** start SUPPLIED DATA **

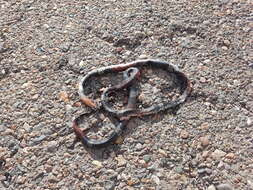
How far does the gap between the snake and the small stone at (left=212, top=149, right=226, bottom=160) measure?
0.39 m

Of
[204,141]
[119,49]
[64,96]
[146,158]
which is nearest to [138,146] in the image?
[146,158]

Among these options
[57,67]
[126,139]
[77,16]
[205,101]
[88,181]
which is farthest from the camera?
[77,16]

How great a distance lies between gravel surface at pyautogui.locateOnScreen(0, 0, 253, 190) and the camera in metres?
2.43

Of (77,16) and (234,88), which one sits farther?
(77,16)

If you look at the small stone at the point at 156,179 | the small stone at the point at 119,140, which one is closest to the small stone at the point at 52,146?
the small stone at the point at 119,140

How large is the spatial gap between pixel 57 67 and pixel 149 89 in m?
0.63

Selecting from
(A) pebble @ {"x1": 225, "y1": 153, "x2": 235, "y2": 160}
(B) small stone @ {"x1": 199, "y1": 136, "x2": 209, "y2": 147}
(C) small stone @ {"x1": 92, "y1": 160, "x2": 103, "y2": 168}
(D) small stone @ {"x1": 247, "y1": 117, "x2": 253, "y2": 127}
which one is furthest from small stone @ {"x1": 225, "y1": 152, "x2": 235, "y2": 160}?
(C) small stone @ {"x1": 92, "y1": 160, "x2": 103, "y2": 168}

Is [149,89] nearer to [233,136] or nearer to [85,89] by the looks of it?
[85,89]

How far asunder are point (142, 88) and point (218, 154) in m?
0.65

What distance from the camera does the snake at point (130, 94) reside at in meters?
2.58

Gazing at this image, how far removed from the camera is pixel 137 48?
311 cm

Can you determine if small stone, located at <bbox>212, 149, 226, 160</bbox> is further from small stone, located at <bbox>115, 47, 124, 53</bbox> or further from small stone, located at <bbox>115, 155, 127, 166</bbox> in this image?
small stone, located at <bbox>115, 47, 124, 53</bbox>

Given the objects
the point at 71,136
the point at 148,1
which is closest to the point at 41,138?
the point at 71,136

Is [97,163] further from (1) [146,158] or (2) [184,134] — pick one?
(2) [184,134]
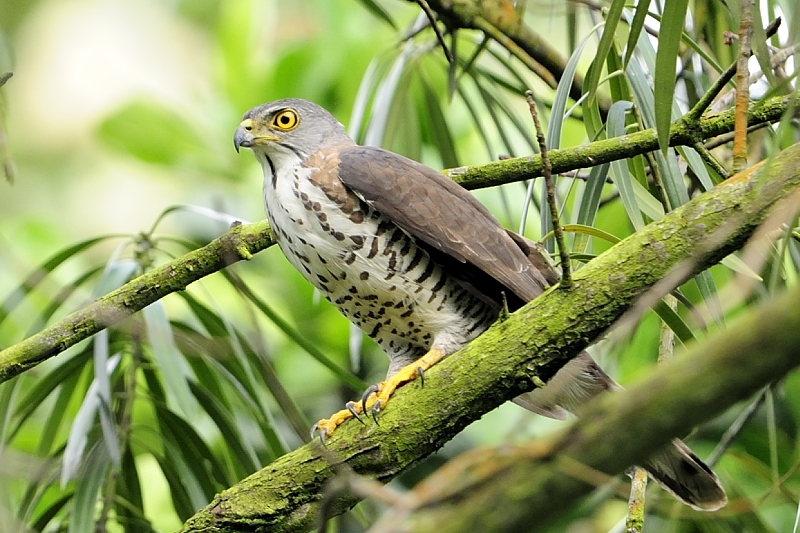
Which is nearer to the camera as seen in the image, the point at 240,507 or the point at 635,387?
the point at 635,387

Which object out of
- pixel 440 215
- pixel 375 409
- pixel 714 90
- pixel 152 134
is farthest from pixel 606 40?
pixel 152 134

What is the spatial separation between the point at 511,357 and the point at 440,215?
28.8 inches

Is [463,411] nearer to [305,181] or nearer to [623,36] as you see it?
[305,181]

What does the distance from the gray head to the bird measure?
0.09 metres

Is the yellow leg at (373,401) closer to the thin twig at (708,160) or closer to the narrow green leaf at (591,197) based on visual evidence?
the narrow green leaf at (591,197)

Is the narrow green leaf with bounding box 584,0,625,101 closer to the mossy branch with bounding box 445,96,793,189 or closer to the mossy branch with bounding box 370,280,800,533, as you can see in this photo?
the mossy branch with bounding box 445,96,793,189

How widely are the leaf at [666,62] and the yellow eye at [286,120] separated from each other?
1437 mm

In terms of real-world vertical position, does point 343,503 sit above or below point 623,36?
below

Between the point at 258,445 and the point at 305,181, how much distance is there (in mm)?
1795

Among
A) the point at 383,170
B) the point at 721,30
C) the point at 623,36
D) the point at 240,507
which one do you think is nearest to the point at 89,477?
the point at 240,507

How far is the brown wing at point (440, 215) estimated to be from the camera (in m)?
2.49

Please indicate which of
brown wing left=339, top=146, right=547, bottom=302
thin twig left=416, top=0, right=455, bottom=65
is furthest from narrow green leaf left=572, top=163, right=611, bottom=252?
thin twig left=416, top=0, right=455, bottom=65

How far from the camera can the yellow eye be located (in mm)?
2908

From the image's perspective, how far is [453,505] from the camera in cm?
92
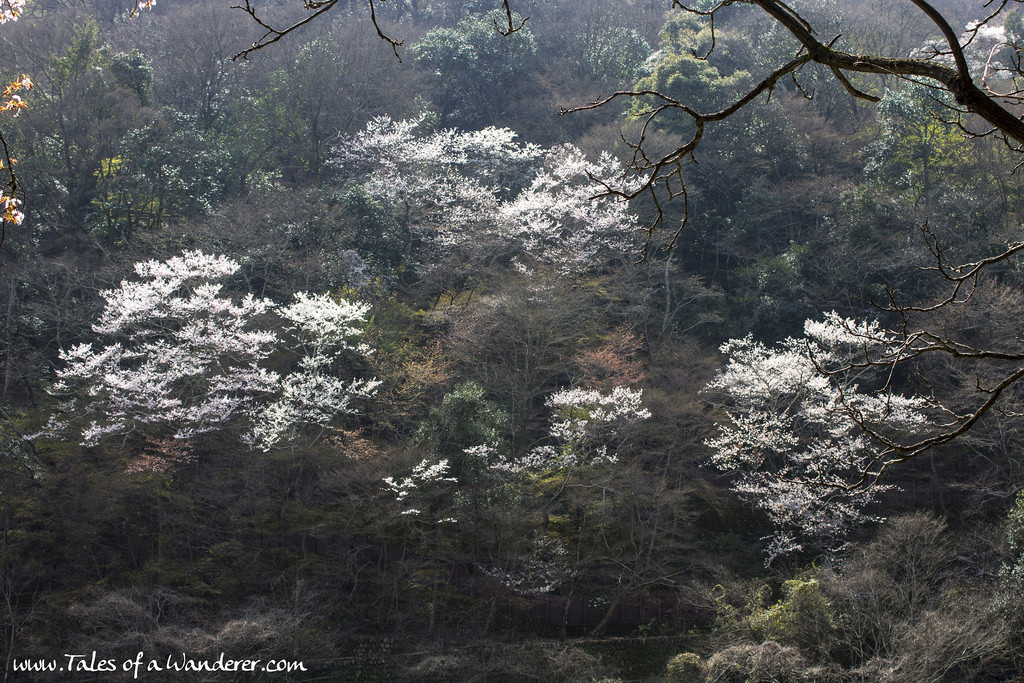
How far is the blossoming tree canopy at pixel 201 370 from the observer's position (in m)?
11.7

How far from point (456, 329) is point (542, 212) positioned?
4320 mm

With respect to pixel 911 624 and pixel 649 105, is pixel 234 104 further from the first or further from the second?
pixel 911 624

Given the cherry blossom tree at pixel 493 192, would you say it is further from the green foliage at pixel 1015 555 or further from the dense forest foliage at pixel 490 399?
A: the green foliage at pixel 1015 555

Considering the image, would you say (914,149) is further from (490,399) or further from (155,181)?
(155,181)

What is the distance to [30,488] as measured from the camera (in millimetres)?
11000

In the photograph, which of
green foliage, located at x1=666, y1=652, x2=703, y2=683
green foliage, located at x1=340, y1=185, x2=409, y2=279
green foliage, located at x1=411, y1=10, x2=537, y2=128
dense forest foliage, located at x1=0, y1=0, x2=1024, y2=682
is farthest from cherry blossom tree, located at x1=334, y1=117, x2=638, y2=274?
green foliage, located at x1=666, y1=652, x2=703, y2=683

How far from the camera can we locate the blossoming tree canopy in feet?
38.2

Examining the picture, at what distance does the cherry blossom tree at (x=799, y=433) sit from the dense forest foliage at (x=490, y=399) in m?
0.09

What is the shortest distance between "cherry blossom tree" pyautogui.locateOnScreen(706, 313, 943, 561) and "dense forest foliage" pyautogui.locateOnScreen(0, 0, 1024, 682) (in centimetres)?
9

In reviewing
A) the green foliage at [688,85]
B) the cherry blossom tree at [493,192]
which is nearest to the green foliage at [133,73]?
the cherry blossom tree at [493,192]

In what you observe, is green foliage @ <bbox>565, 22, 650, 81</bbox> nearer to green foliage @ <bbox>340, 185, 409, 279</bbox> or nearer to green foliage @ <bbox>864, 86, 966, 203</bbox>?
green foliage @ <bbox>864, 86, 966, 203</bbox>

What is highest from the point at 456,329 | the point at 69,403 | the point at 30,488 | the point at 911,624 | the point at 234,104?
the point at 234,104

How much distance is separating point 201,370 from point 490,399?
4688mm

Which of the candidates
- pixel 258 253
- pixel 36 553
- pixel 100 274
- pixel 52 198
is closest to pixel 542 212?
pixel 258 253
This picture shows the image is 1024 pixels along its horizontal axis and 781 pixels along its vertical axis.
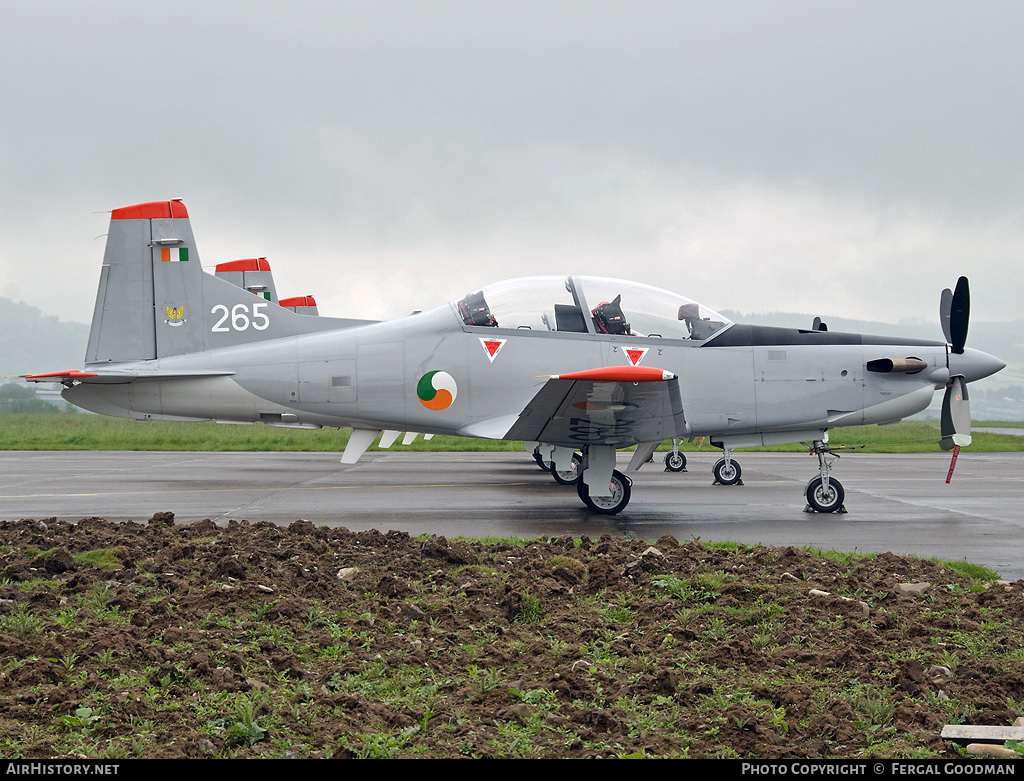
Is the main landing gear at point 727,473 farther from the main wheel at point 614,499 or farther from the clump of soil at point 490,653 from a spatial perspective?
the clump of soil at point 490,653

** end SUPPLIED DATA **

EXERCISE GOAL — Quote every line of the data above verbatim, omitting the pictures.

WORKED SOLUTION —
How far does the gap between the snake and the small stone at (left=212, top=149, right=226, bottom=160) measure?
0.39 m

Of
[204,141]
[119,49]
[64,96]
[146,158]
which is nearest to [138,146] in the image?
[146,158]

Among these options
[57,67]
[126,139]
[77,16]
[205,101]
[88,181]
which is farthest from the camera?
[77,16]

How great a distance lies between gravel surface at pyautogui.locateOnScreen(0, 0, 253, 190) and the camera in metres?
2.43

Of (77,16) and (234,88), which one sits farther?
(77,16)

If you look at the small stone at the point at 156,179 | the small stone at the point at 119,140, which one is closest to the small stone at the point at 52,146?
the small stone at the point at 119,140

How large is the spatial gap between pixel 57 67 and pixel 149 89 in m?
0.63

Selecting from
(A) pebble @ {"x1": 225, "y1": 153, "x2": 235, "y2": 160}
(B) small stone @ {"x1": 199, "y1": 136, "x2": 209, "y2": 147}
(C) small stone @ {"x1": 92, "y1": 160, "x2": 103, "y2": 168}
(D) small stone @ {"x1": 247, "y1": 117, "x2": 253, "y2": 127}
which one is furthest from small stone @ {"x1": 225, "y1": 152, "x2": 235, "y2": 160}?
(C) small stone @ {"x1": 92, "y1": 160, "x2": 103, "y2": 168}

Is [149,89] nearer to [233,136] or nearer to [85,89] by the looks of it?
[85,89]

How far asunder are point (142, 88) and point (218, 154) in m?
0.65

What distance from the camera does the snake at point (130, 94) reside at in meters?
2.58

Gazing at this image, how far removed from the camera is pixel 137 48?
311 cm

Can you determine if small stone, located at <bbox>212, 149, 226, 160</bbox> is further from small stone, located at <bbox>115, 47, 124, 53</bbox> or further from small stone, located at <bbox>115, 155, 127, 166</bbox> in this image?
small stone, located at <bbox>115, 47, 124, 53</bbox>

Given the objects
the point at 71,136
the point at 148,1
which is closest to the point at 41,138?
the point at 71,136

Is [97,163] further from (1) [146,158] or (2) [184,134] — pick one?
(2) [184,134]
Which is nearer to the camera as seen in the image, the point at 240,507 or the point at 635,387?
the point at 635,387

Which object out of
- pixel 440 215
- pixel 375 409
- pixel 714 90
- pixel 152 134
is farthest from pixel 606 40?
pixel 152 134

What is the spatial separation between the point at 511,357 and the point at 440,215?
28.8 inches

Is [463,411] nearer to [305,181] or nearer to [623,36] as you see it?
[305,181]

What does the distance from the gray head to the bird measure?
0.09 metres

Is the yellow leg at (373,401) closer to the thin twig at (708,160) or closer to the narrow green leaf at (591,197) based on visual evidence?
the narrow green leaf at (591,197)

Is the narrow green leaf with bounding box 584,0,625,101 closer to the mossy branch with bounding box 445,96,793,189 or closer to the mossy branch with bounding box 370,280,800,533, as you can see in this photo?
the mossy branch with bounding box 445,96,793,189

How widely are the leaf at [666,62] and the yellow eye at [286,120] separated from each other?
1437 mm

In terms of real-world vertical position, does point 343,503 sit above or below point 623,36?
below

Between the point at 258,445 and the point at 305,181, how much distance is there (in mm)?
1795

Among
A) the point at 383,170
B) the point at 721,30
C) the point at 623,36
D) the point at 240,507
which one do you think is nearest to the point at 89,477?
the point at 240,507

How far is the brown wing at point (440, 215) estimated to be from the camera (in m)?
2.49

Please indicate which of
brown wing left=339, top=146, right=547, bottom=302
thin twig left=416, top=0, right=455, bottom=65
is furthest from narrow green leaf left=572, top=163, right=611, bottom=252?
thin twig left=416, top=0, right=455, bottom=65

How far from the camera can the yellow eye be located (in mm)?
2908

From the image's perspective, how far is [453,505] from the camera in cm?
92
How far is the blossoming tree canopy at pixel 201 370 from the observer's position (in m)?
11.7

How far from point (456, 329) is point (542, 212) positioned?
4320 mm

With respect to pixel 911 624 and pixel 649 105, is pixel 234 104 further from the first or further from the second?
pixel 911 624

Given the cherry blossom tree at pixel 493 192, would you say it is further from the green foliage at pixel 1015 555 or further from the dense forest foliage at pixel 490 399?
A: the green foliage at pixel 1015 555

Considering the image, would you say (914,149) is further from (490,399) or further from (155,181)?
(155,181)

What is the distance to [30,488] as measured from the camera (in millimetres)?
11000

In the photograph, which of
green foliage, located at x1=666, y1=652, x2=703, y2=683
green foliage, located at x1=340, y1=185, x2=409, y2=279
green foliage, located at x1=411, y1=10, x2=537, y2=128
dense forest foliage, located at x1=0, y1=0, x2=1024, y2=682
is farthest from cherry blossom tree, located at x1=334, y1=117, x2=638, y2=274?
green foliage, located at x1=666, y1=652, x2=703, y2=683

How far from the camera can we locate the blossoming tree canopy in feet?
38.2

Examining the picture, at what distance does the cherry blossom tree at (x=799, y=433) sit from the dense forest foliage at (x=490, y=399) in m?
0.09

What is the shortest distance between "cherry blossom tree" pyautogui.locateOnScreen(706, 313, 943, 561) and "dense forest foliage" pyautogui.locateOnScreen(0, 0, 1024, 682) (in centimetres)?
9

In reviewing
A) the green foliage at [688,85]
B) the cherry blossom tree at [493,192]
which is nearest to the green foliage at [133,73]?
the cherry blossom tree at [493,192]

In what you observe, is green foliage @ <bbox>565, 22, 650, 81</bbox> nearer to green foliage @ <bbox>340, 185, 409, 279</bbox> or nearer to green foliage @ <bbox>864, 86, 966, 203</bbox>?
green foliage @ <bbox>864, 86, 966, 203</bbox>

What is highest from the point at 456,329 | the point at 69,403 | the point at 30,488 | the point at 911,624 | the point at 234,104?
the point at 234,104

How much distance is separating point 201,370 from point 490,399?
4688mm

Which of the candidates
- pixel 258 253
- pixel 36 553
- pixel 100 274
- pixel 52 198
is closest to pixel 542 212?
pixel 258 253
This picture shows the image is 1024 pixels along its horizontal axis and 781 pixels along its vertical axis.
Is the main landing gear at point 727,473 farther from the main wheel at point 614,499 or farther from the clump of soil at point 490,653 from a spatial perspective?
the clump of soil at point 490,653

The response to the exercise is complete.